Thursday, 6 July 2017
Police Investigation into the Marksman Firing Range Death
The Hon. S.G. WADE: I seek leave to make a brief explanation before asking the Minister for Police a question in relation to the Marksman firing range.
The Hon. S.G. WADE: In December 2015, Mr McConnal shot himself whilst at the Marksman indoor firing range on Franklin Street in the city. Recently, the state Coroner handed down his finding that Mr McConnal’s death could have been prevented had South Australian police approved the installation of tethering devices that the firing range have developed as far back as 2012. My question to the minister is: what action will SAPOL be taking in response to the Coroner’s report?
The Hon. P. MALINAUSKAS (Minister for Police, Minister for Correctional Services, Minister for Emergency Services, Minister for Road Safety): I thank the honourable member for his question. The Coroner handed down on 28 June this year his findings into the inquest of the death of Mr McConnal at the Marksman firing range. One of the first requests that I made upon becoming Minister for Police was that the issue of tethering be included in the firearms regulations, those regulations I think I referred to yesterday.
With respect to the Coroner’s comments on the delays in amending the Firearms Act and regulations to enshrine tethering, as members of this council would appreciate, an enormous amount of work has been undertaken to reform the state’s firearms legislation and also regulatory regime. My predecessor, the Hon. Tony Piccolo, the member for Light, and I had an exhaustive consultative effort to ensure that they could be put in place in a way that best encompassed the bipartisan approach that I referred to in my remarks yesterday, and that in turn has delivered the change that many were seeking in respect of tethering.

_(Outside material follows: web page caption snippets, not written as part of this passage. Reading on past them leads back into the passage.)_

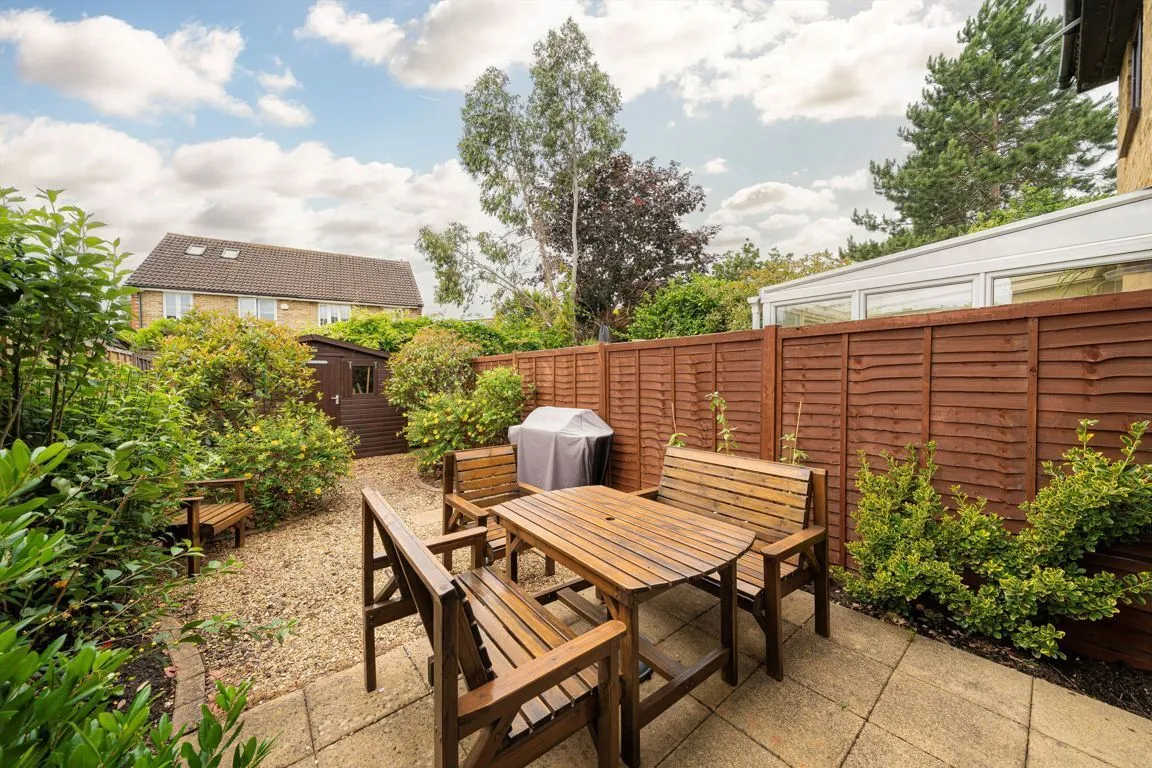 Tanners Close, Walton-On-Thames, KT12, photo 7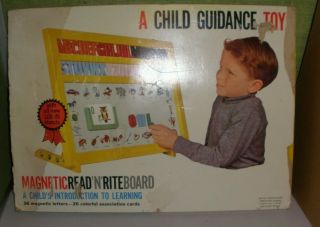 VINTAGE CHILD GUIDANCE TOY - MAGNETIC READ ' N ' RITE BOARD - NEAT - 2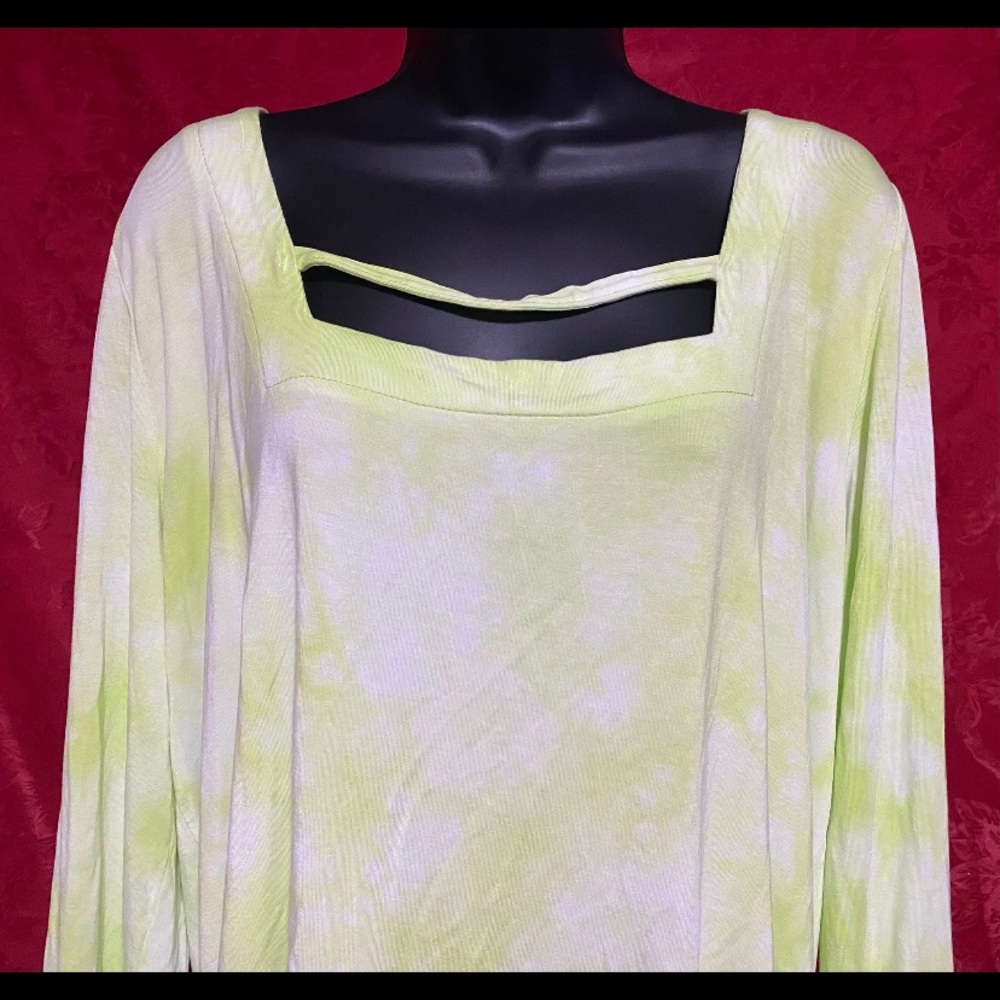 Torrid Light Green Tie-Dye Blouse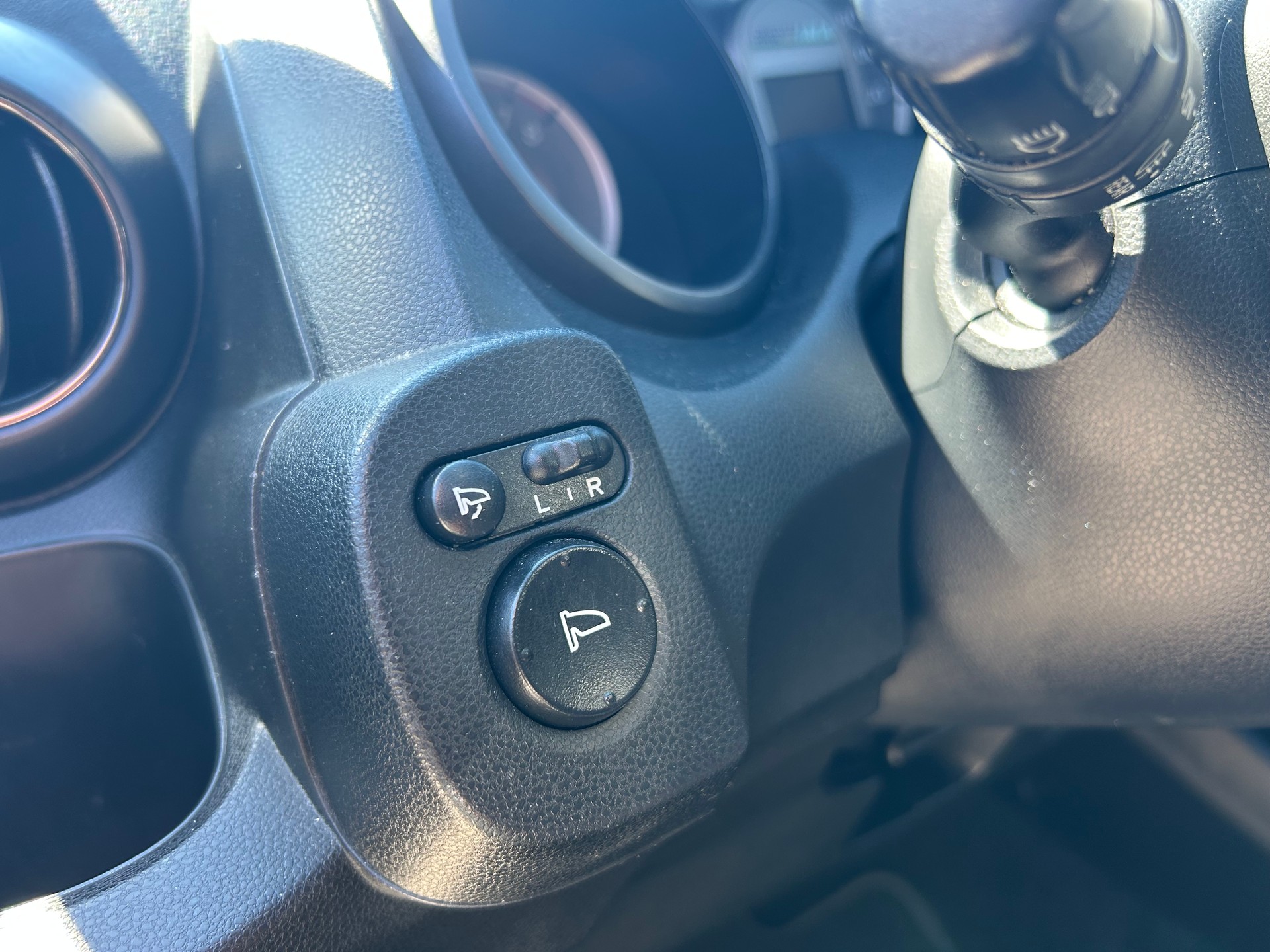 HONDA Jazz 1.3i Hybrid Comfort CVT-image-13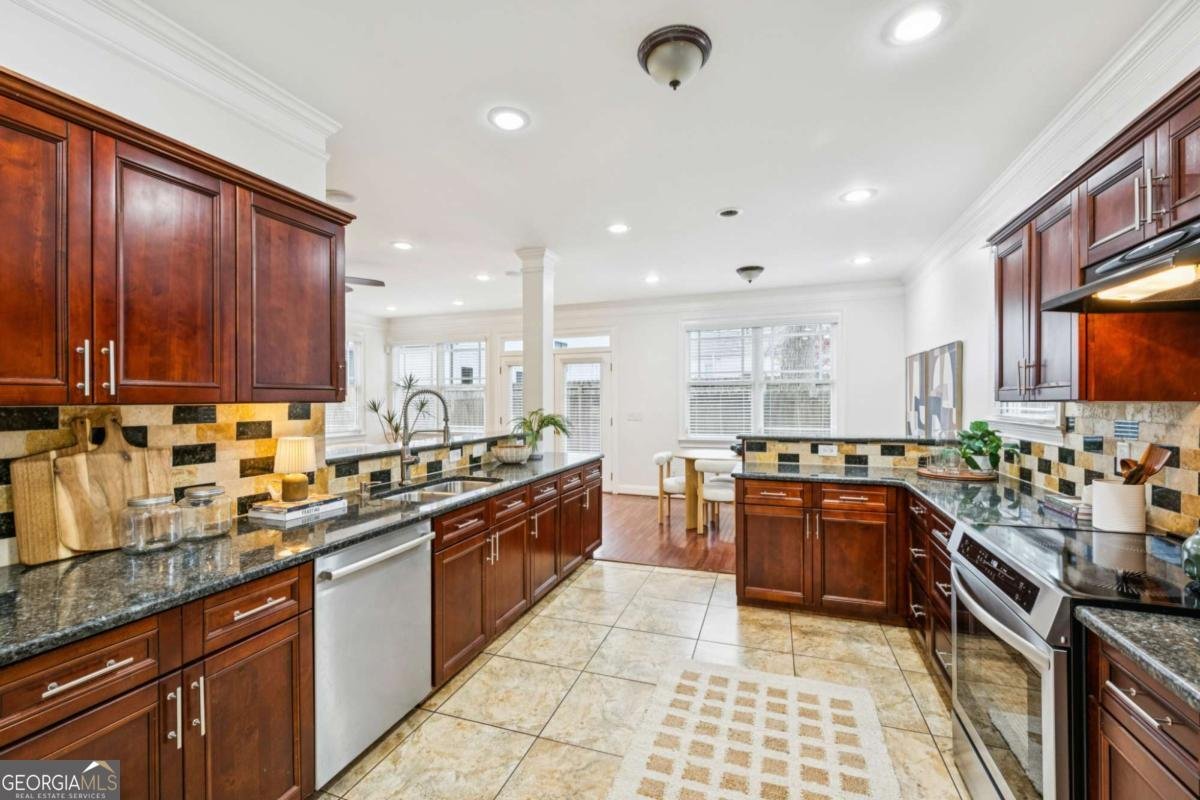 365 Clifford Avenue Atlanta - 13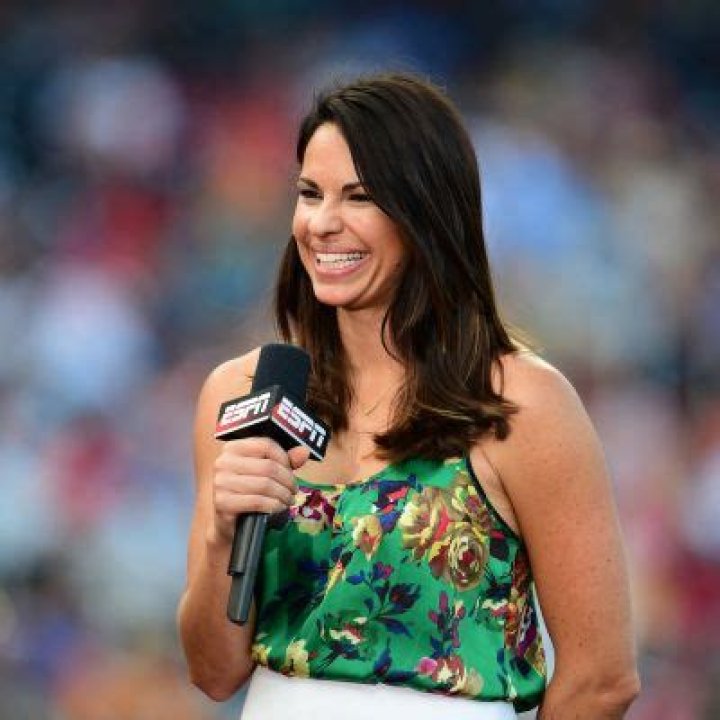 Exploring the Intriguing Measurements of Jessica Mendoza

The new regime came into effect on 1 July this year and places a regulatory requirement that tethering be installed at commercial ranges. This appears at regulation 75, which in summary requires that an approved range must have tethering devices of a type and in a manner approved by the firearms registrar and that the unlicensed persons may only use or shoot a firearm at the approved commercial range when the firearm is tethered in a manner approved by the firearms registrar.
The police commissioner has received the Coroner’s findings, and SAPOL are currently reviewing that document and considering the published report. I would note that the Coroner has not made any recommendations in respect to this specific incident. On radio earlier this week the police commissioner stated that ‘the Coroner’s findings and recommendations in past inquests have been significant in terms of improving practices within policing and other government agencies’, and it is my expectation that this will be no different in this situation and that SAPOL would consider any learnings that are to be concluded from this particular incident.
In light of the Coroner’s comments and findings naturally when I have my regular catch-up with the police commissioner this will be something that we will discuss. Any death of this nature of course is tragic, and suicide is tragic generally, but I am satisfied that the regulatory changes I have referred to will see the installation of tethering forthwith.
The Hon. K.L. VINCENT: On a supplementary: will the Attorney-General be appealing the findings of the Coroner, and are senior police compromised in investigating something they were involved with?
The Hon. P. MALINAUSKAS (Minister for Police, Minister for Correctional Services, Minister for Emergency Services, Minister for Road Safety): I am more than happy to take that question on notice for the appropriate minister, being the Attorney-General.